Auch in der größeren Öffentlichkeit hatten Männer lange den humoristischen Platz für sich gepachtet. Je publikumsträchtiger die Situation, umso mehr fanden sich nur Männer als aktive Humoristen im Rampenlicht, sei es als Chef, der sich in der Mitarbeiterbesprechung witzige Bemerkungen erlaubt, oder als Büttenredner bei einer Karnevalsveranstaltung, als Clown, Slapstick-Komiker im Film oder Humorist mit Herz im Fernsehen – von Charlie Chaplin bis Heinz Ehrhard.

Mittlerweile haben die Frauen aufgeholt. Ob Heidi Kabel, Helga Feddersen, Ingrid Steeger oder Elke Heidenreich, die leider ihre Metzgersgattin aus dem Kohlenpott schon vor vielen Jahren von der Theke abtreten lassen hat – allesamt tolle Komikerinnen, die ein Millionenpublikum sehr gut unterhalten haben. Sie verkörper(te)n unterschiedliche Facetten des witzigen Weibes, vom polternden Hausdrachen mit Herz über das ältliche Frollein und die niedliche Biene mit hochgeschobenem Pullover bis zum gestandenen Weibsbild mit Mutterwitz und Mundwerk.

Es hat auch davor Komikerinnen gegeben, wie zum Beispiel Liesl Karlstadt, die allerdings in den Feuilletons neben Karl Valentin bestenfalls etwas schulterklopfende Anerkennung abbekam. Schlechtestenfalls wurde sie nur als eine Art Wand gesehen, an der Valentins Querschläger aufprallen konnten. Komikerinnen wie Helga Feddersen oder Ingrid Steeger luden zum Lachen über die von ihnen inszenierten Frauentypen ein, aber kaum zum Lachen über die Welt und ihre Widersprüche. Sie machten entweder auf trutschig oder auf sexy. Oder sie waren so nett wie Lieselotte Pulver im „Wirtshaus im Spessart“. Ungefährlich nett oder selbst die Zielscheibe oder Partnerin eines Komikers. So ungefähr war das Repertoire. Aber Kabel, Feddersen und Heidenreich haben das schon stark ausgebaut.

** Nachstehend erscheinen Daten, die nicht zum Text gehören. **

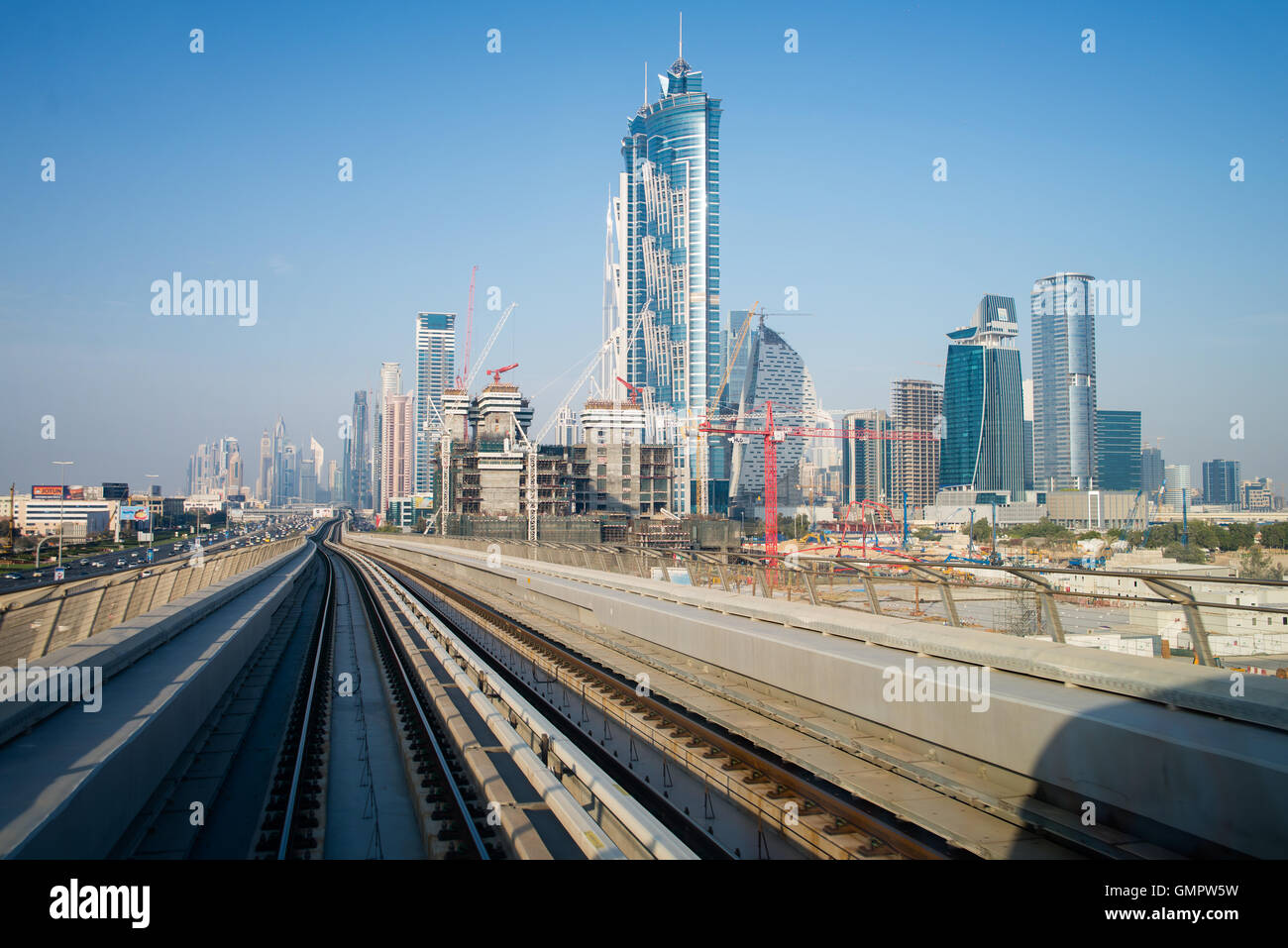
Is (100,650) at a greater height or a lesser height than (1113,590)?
lesser

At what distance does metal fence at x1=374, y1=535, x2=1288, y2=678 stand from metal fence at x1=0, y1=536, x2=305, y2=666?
340 inches

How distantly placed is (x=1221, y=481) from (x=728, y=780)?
624 ft

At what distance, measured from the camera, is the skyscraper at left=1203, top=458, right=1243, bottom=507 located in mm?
157500

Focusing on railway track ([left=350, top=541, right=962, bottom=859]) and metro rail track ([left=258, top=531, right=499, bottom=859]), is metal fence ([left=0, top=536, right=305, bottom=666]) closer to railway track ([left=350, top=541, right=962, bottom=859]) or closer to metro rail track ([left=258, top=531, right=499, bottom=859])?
metro rail track ([left=258, top=531, right=499, bottom=859])

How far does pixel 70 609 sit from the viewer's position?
905cm

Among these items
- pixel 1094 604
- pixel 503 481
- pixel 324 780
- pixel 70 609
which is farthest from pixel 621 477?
pixel 1094 604

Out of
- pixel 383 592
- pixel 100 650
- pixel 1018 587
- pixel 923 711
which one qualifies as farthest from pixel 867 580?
pixel 383 592

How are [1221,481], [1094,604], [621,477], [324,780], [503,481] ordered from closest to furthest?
[1094,604]
[324,780]
[503,481]
[621,477]
[1221,481]

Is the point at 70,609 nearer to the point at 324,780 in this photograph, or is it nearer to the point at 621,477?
Answer: the point at 324,780

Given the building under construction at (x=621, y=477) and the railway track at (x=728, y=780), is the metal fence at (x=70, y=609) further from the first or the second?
the building under construction at (x=621, y=477)

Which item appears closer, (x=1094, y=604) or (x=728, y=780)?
(x=1094, y=604)

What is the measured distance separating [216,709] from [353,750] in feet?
7.40
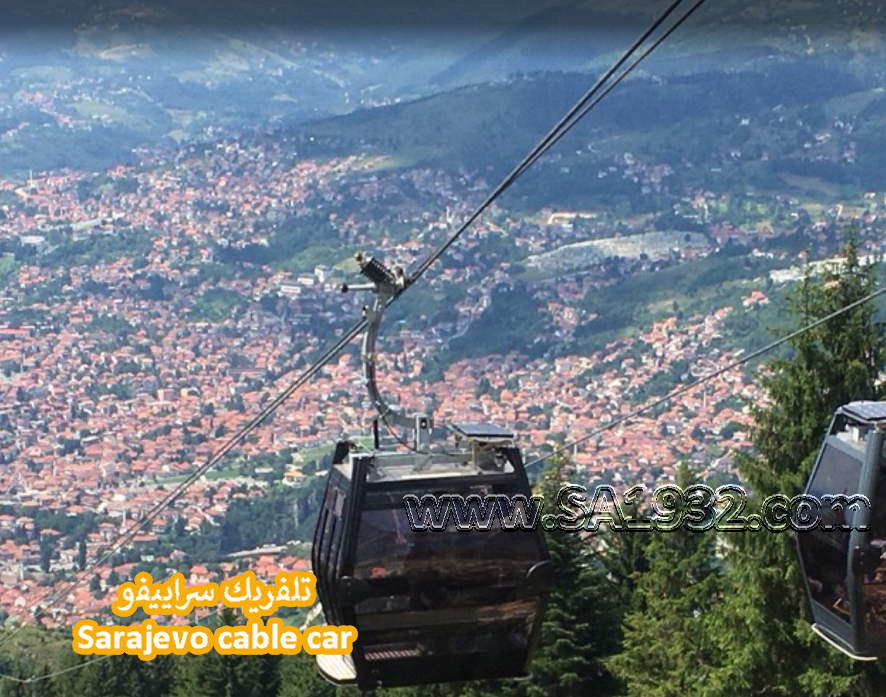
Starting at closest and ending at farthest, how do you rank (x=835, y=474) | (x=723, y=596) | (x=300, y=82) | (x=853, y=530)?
(x=853, y=530), (x=835, y=474), (x=723, y=596), (x=300, y=82)

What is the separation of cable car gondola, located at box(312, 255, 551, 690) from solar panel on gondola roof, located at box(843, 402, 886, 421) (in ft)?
4.46

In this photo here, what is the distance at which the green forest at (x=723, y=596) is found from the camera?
1338 cm

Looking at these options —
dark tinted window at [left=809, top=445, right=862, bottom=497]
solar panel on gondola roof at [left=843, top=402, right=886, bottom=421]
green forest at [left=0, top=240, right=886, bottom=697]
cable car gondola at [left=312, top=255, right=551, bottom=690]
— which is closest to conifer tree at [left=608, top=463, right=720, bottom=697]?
green forest at [left=0, top=240, right=886, bottom=697]

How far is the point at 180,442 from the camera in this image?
178 feet

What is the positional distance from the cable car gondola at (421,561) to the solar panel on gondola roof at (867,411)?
1.36 m

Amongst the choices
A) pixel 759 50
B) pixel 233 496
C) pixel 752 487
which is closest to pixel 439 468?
pixel 752 487

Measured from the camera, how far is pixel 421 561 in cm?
707

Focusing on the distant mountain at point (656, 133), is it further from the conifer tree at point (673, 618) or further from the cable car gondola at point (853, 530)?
the cable car gondola at point (853, 530)

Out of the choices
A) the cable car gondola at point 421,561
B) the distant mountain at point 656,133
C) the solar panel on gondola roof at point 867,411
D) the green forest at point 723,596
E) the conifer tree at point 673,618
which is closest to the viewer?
the cable car gondola at point 421,561

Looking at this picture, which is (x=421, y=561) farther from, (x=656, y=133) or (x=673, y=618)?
(x=656, y=133)

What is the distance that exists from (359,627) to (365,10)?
2.57m

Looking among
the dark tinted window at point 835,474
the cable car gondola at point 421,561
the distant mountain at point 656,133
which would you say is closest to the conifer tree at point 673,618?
the dark tinted window at point 835,474

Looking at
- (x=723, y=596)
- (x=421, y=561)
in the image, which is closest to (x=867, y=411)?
(x=421, y=561)

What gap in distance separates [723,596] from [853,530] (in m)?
8.56
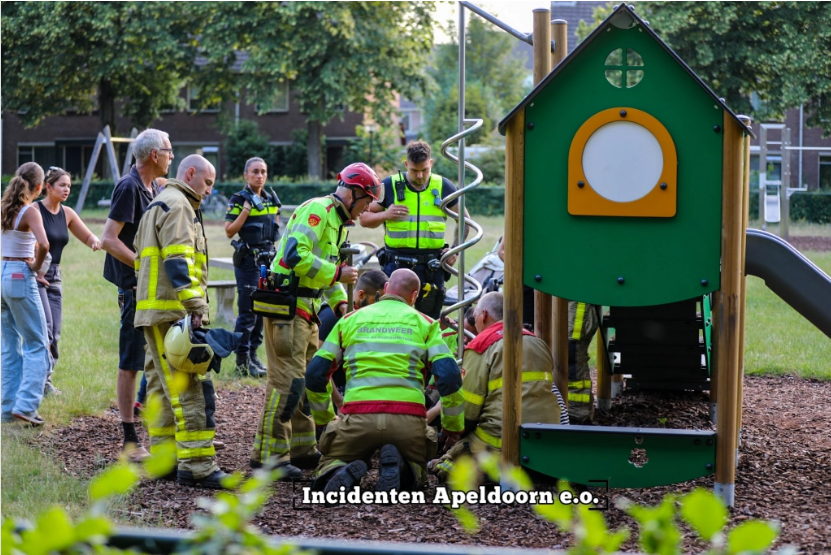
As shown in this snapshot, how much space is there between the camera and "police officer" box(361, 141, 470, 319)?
303 inches

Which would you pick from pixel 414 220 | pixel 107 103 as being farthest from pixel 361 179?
pixel 107 103

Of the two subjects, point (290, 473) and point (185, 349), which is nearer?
point (185, 349)

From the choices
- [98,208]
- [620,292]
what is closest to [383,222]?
[620,292]

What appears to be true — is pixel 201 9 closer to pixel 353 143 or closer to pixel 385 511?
A: pixel 353 143

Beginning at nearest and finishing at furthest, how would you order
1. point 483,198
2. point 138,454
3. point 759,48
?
point 138,454, point 759,48, point 483,198

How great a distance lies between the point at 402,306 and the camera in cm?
516

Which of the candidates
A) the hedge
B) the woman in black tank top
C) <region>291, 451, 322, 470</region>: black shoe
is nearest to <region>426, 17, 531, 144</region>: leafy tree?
the hedge

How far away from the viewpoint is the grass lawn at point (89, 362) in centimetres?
519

Inzwischen ist ein öffentlicher Resonanz- und Entfaltungsboden für einen Humor von Frauen entstanden, der auch eine eigene Perspektive auf Frauenleben integriert. Clowninnen wie Gardi Hutter präsentieren sich als Boxkämpferin im Ring, nebenbei kurz den Säugling fütternd. Karikaturistinnen wie Claire Bretecher, Marie Marcks und Franziska Becker nehmen unseren Alltag aufs Korn. Sie zeigen uns als Subjekt unseres Lebens. Im Fernsehen wird sogar gender bewitzelt, etwa bei Missfits, Hella von Sinnen und Maren Kroymann, Kaya Yanar bewitzelt türkische Macho-Typen. Hella von Sinnen spielte zum Beispiel ein Hausmütterchen, das zwischendurch noch kurz als Domina in den Werkzeugkeller geht, Maren Kroymann eine Kosmetikverkäuferin, die der Kundin von allen Cremes und Wässerchen abrät. Anke Engelke hat ebenfalls viele Frauentypen sehr witzig parodiert. Aktuell lassen drei weitere TV-Komikerinnen beim Spiel mit den Geschlechterrollen aufhorchen: Monika Gruber – zum Beispiel, wenn sie sich in „Best of Beide“ vom Partnerinstitut „Last Chance“ professionell mit ihrem österreichischen Kollegen Michael Niavarani ins große Glück führen lassen will. Gayle Tufts bewitzelt in ihrer Show „Some like it heiß“ Frauen in den Wechseljahren, „erhitzt vom Rampenlicht und anderen Energie-Quellen“. Auch Ina Müllers Tour von 2006 unter dem Thema „Weiblich, ledig, 40″ klingt historisch ziemlich neuartig.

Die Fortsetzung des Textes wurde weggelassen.